TASK DESCRIPTION: Give the listing again character for character, but drop the images.

PROVIDED MATERIAL:
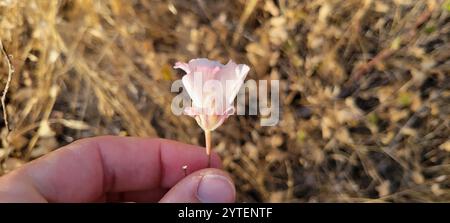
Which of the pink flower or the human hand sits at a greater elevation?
the pink flower

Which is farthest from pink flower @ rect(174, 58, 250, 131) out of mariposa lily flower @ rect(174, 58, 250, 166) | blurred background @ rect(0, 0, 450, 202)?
blurred background @ rect(0, 0, 450, 202)

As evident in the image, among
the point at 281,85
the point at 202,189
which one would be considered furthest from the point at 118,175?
the point at 281,85

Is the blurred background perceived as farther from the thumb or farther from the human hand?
the thumb

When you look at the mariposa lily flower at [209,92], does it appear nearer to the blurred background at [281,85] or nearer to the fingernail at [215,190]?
the fingernail at [215,190]

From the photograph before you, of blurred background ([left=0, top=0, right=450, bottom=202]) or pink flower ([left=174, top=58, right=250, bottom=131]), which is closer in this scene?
pink flower ([left=174, top=58, right=250, bottom=131])

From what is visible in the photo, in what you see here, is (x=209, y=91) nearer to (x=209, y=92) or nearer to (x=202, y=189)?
(x=209, y=92)

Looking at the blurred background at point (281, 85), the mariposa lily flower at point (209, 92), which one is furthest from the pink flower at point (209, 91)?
the blurred background at point (281, 85)
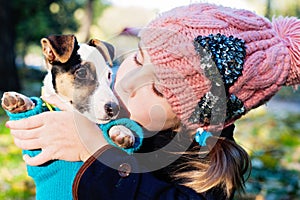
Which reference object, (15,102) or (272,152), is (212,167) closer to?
(15,102)

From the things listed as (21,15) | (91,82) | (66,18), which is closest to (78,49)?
(91,82)

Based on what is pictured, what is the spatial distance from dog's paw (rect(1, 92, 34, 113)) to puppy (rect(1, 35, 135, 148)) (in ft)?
0.06

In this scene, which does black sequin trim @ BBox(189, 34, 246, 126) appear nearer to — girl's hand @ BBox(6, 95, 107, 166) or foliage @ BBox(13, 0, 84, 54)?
girl's hand @ BBox(6, 95, 107, 166)

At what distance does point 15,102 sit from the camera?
1.37m

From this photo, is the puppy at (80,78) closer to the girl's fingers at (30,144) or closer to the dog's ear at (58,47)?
the dog's ear at (58,47)

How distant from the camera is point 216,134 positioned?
158 centimetres

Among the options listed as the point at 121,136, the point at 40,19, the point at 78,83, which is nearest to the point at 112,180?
the point at 121,136

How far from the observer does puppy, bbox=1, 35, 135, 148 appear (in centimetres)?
149

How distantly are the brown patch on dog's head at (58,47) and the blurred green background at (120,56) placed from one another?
20 centimetres

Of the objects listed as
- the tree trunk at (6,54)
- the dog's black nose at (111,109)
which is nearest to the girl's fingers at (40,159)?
the dog's black nose at (111,109)

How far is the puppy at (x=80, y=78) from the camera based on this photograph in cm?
149

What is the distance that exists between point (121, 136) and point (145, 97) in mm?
228

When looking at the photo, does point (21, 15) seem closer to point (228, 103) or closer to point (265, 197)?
point (265, 197)

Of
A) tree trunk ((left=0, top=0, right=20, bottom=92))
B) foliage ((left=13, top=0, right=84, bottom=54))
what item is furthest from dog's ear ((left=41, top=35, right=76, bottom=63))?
foliage ((left=13, top=0, right=84, bottom=54))
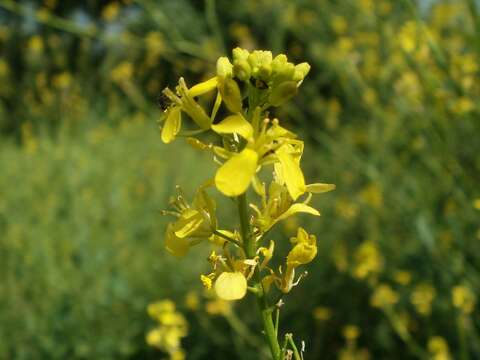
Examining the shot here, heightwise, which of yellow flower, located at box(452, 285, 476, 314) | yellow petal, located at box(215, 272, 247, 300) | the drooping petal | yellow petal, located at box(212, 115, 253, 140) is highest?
yellow flower, located at box(452, 285, 476, 314)

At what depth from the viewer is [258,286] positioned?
2.89 ft

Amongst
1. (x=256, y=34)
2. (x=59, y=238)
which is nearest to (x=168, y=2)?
(x=256, y=34)

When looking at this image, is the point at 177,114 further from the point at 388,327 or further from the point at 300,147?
the point at 388,327

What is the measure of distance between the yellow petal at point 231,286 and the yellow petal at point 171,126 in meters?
0.19

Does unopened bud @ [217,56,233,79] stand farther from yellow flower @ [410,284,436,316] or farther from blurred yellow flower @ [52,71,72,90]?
blurred yellow flower @ [52,71,72,90]

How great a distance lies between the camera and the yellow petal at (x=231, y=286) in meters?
0.79

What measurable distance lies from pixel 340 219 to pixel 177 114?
3.46 metres

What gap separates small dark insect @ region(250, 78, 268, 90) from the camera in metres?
0.88

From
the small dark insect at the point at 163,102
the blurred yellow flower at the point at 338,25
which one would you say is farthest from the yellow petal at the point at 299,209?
the blurred yellow flower at the point at 338,25

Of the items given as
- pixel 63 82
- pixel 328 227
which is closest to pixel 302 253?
pixel 328 227

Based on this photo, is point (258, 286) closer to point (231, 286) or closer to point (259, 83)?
point (231, 286)

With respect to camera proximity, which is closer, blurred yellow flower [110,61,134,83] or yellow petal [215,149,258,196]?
yellow petal [215,149,258,196]

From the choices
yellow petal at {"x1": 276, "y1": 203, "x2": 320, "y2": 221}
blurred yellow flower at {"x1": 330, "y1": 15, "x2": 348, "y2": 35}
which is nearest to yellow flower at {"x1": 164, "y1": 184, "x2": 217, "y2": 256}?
yellow petal at {"x1": 276, "y1": 203, "x2": 320, "y2": 221}

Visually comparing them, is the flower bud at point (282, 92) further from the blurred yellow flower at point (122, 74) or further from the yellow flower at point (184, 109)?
the blurred yellow flower at point (122, 74)
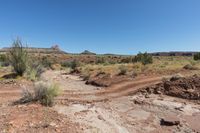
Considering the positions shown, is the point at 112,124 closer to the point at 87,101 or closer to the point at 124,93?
the point at 87,101

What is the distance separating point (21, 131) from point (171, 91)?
30.2 ft

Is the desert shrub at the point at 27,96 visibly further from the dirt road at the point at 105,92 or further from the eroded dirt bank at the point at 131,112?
the dirt road at the point at 105,92

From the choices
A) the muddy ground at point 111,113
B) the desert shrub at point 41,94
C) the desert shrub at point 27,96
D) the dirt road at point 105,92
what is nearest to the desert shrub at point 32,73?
the dirt road at point 105,92

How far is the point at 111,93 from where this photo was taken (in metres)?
14.3

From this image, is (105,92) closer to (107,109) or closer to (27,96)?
(107,109)

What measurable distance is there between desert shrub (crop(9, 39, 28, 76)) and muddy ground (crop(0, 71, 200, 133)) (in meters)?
5.19

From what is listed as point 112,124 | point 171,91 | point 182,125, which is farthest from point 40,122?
point 171,91

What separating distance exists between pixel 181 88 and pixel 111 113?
19.2 ft

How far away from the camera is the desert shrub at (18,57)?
1950 centimetres

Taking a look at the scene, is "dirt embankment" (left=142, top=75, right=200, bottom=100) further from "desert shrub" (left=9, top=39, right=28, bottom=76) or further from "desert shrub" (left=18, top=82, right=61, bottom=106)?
"desert shrub" (left=9, top=39, right=28, bottom=76)

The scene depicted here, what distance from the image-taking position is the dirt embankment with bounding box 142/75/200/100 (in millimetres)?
13148

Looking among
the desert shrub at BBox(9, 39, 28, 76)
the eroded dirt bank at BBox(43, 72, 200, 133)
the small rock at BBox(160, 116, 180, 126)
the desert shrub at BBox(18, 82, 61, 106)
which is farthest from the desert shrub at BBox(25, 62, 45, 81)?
the small rock at BBox(160, 116, 180, 126)

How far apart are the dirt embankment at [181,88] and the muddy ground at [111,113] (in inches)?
2.2

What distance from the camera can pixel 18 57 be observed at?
19875 millimetres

CORRECT OUTPUT:
Which of the pink flower or the human hand sits at a greater elevation?
the pink flower

Which is farthest from pink flower @ rect(174, 58, 250, 131) out of mariposa lily flower @ rect(174, 58, 250, 166) | blurred background @ rect(0, 0, 450, 202)?
blurred background @ rect(0, 0, 450, 202)

As evident in the image, among
the point at 281,85
the point at 202,189
which one would be considered furthest from the point at 118,175?
the point at 281,85

Is the blurred background perceived as farther from the thumb or farther from the human hand?
the thumb

When you look at the mariposa lily flower at [209,92], does it appear nearer to the blurred background at [281,85] or nearer to the fingernail at [215,190]?
the fingernail at [215,190]

From the photograph before you, of blurred background ([left=0, top=0, right=450, bottom=202]) or pink flower ([left=174, top=58, right=250, bottom=131]), which is closer in this scene?
pink flower ([left=174, top=58, right=250, bottom=131])

From what is visible in the photo, in what you see here, is (x=209, y=91) nearer to (x=209, y=92) or nearer to (x=202, y=189)?
(x=209, y=92)

Looking at the blurred background at point (281, 85), the mariposa lily flower at point (209, 92), which one is furthest from the pink flower at point (209, 91)?
the blurred background at point (281, 85)
Which reference object, (15,102) or (272,152), is (212,167) closer to?
(15,102)

From the things listed as (21,15) | (91,82) | (66,18), which is closest to (78,49)?
(91,82)

Based on what is pictured, what is the spatial distance from dog's paw (rect(1, 92, 34, 113)) to puppy (rect(1, 35, 135, 148)) (in ft)?
0.06

In this scene, which does black sequin trim @ BBox(189, 34, 246, 126) appear nearer to — girl's hand @ BBox(6, 95, 107, 166) or foliage @ BBox(13, 0, 84, 54)?
girl's hand @ BBox(6, 95, 107, 166)

At what distance does point 15,102 sit from the camera?
1.37m

From this photo, is the puppy at (80,78) closer to the girl's fingers at (30,144) or closer to the dog's ear at (58,47)?
the dog's ear at (58,47)

How distant from the camera is point 216,134 positioned?
158 centimetres

Among the options listed as the point at 121,136, the point at 40,19, the point at 78,83, which is nearest to the point at 112,180?
the point at 121,136

How far from the observer does puppy, bbox=1, 35, 135, 148 appear (in centimetres)?
149

How distantly are the brown patch on dog's head at (58,47) and the blurred green background at (120,56) placed from one another?
20 centimetres

Of the objects listed as
- the tree trunk at (6,54)
- the dog's black nose at (111,109)
which is nearest to the girl's fingers at (40,159)?
the dog's black nose at (111,109)

How far is the puppy at (x=80, y=78) from the camera based on this photograph in cm?
149

What is the distance that exists between point (121, 136) and point (145, 97) in mm?
228

When looking at the photo, does point (21, 15) seem closer to point (228, 103) or closer to point (265, 197)?
point (265, 197)

Of
A) tree trunk ((left=0, top=0, right=20, bottom=92))
B) foliage ((left=13, top=0, right=84, bottom=54))
what item is furthest from dog's ear ((left=41, top=35, right=76, bottom=63))?
foliage ((left=13, top=0, right=84, bottom=54))
Examining the shot here, heightwise, which of yellow flower, located at box(452, 285, 476, 314) | yellow petal, located at box(215, 272, 247, 300) | the drooping petal | yellow petal, located at box(212, 115, 253, 140) is highest?
yellow flower, located at box(452, 285, 476, 314)

At what depth from the viewer is [258,286] positioned?
2.89 ft

Amongst
1. (x=256, y=34)
2. (x=59, y=238)
which is nearest to (x=168, y=2)?
(x=256, y=34)

When looking at this image, is the point at 177,114 further from the point at 388,327 or further from the point at 300,147?
the point at 388,327

What is the measure of distance between the yellow petal at point 231,286 and the yellow petal at point 171,126 in meters?
0.19

Does unopened bud @ [217,56,233,79] stand farther from yellow flower @ [410,284,436,316] or farther from blurred yellow flower @ [52,71,72,90]?
blurred yellow flower @ [52,71,72,90]

How great a distance lies between the camera and the yellow petal at (x=231, y=286) in meters?
0.79

What measurable distance lies from pixel 340 219 to pixel 177 114?
3.46 metres

What gap separates small dark insect @ region(250, 78, 268, 90) from the camera in metres?
0.88

From
the small dark insect at the point at 163,102
the blurred yellow flower at the point at 338,25
which one would you say is farthest from the yellow petal at the point at 299,209?
the blurred yellow flower at the point at 338,25

Of the items given as
- pixel 63 82
- pixel 328 227
which is closest to pixel 302 253?
pixel 328 227

Based on this photo, is point (258, 286) closer to point (231, 286) or closer to point (259, 83)?
point (231, 286)

With respect to camera proximity, which is closer, blurred yellow flower [110,61,134,83] or yellow petal [215,149,258,196]?
yellow petal [215,149,258,196]

From the choices
yellow petal at {"x1": 276, "y1": 203, "x2": 320, "y2": 221}
blurred yellow flower at {"x1": 330, "y1": 15, "x2": 348, "y2": 35}
which is nearest to yellow flower at {"x1": 164, "y1": 184, "x2": 217, "y2": 256}?
yellow petal at {"x1": 276, "y1": 203, "x2": 320, "y2": 221}

Visually comparing them, is the flower bud at point (282, 92) further from the blurred yellow flower at point (122, 74) or further from the yellow flower at point (184, 109)?
the blurred yellow flower at point (122, 74)
Considering the positions shown, is the point at 112,124 closer to the point at 87,101 or closer to the point at 124,93?
the point at 87,101

What is the distance separating point (21, 131) from point (171, 91)?
30.2 ft

Is the desert shrub at the point at 27,96 visibly further from the dirt road at the point at 105,92 or further from the eroded dirt bank at the point at 131,112?
the dirt road at the point at 105,92

From the choices
A) the muddy ground at point 111,113
B) the desert shrub at point 41,94
C) the desert shrub at point 27,96
D) the dirt road at point 105,92
what is nearest to the desert shrub at point 32,73?
the dirt road at point 105,92

How far is the point at 111,93 from where this photo was taken (in metres)?
14.3

From this image, is (105,92) closer to (107,109) or closer to (27,96)?
(107,109)

What measurable distance is there between desert shrub (crop(9, 39, 28, 76)) and muddy ground (crop(0, 71, 200, 133)) (in meters)?
5.19

From what is listed as point 112,124 | point 171,91 | point 182,125, which is farthest from point 40,122?
point 171,91

What separating distance exists between pixel 181 88 and pixel 111 113?
19.2 ft

How far away from the camera is the desert shrub at (18,57)?
1950 centimetres

Taking a look at the scene, is "dirt embankment" (left=142, top=75, right=200, bottom=100) further from "desert shrub" (left=9, top=39, right=28, bottom=76) or further from "desert shrub" (left=18, top=82, right=61, bottom=106)?
"desert shrub" (left=9, top=39, right=28, bottom=76)

The scene depicted here, what distance from the image-taking position is the dirt embankment with bounding box 142/75/200/100 (in millimetres)?
13148

Looking among
the desert shrub at BBox(9, 39, 28, 76)
the eroded dirt bank at BBox(43, 72, 200, 133)
the small rock at BBox(160, 116, 180, 126)
the desert shrub at BBox(18, 82, 61, 106)
which is farthest from the desert shrub at BBox(25, 62, 45, 81)?
the small rock at BBox(160, 116, 180, 126)

How far apart are the dirt embankment at [181,88] and the muddy ground at [111,113] (in inches)?
2.2

What distance from the camera can pixel 18 57 be observed at?
19875 millimetres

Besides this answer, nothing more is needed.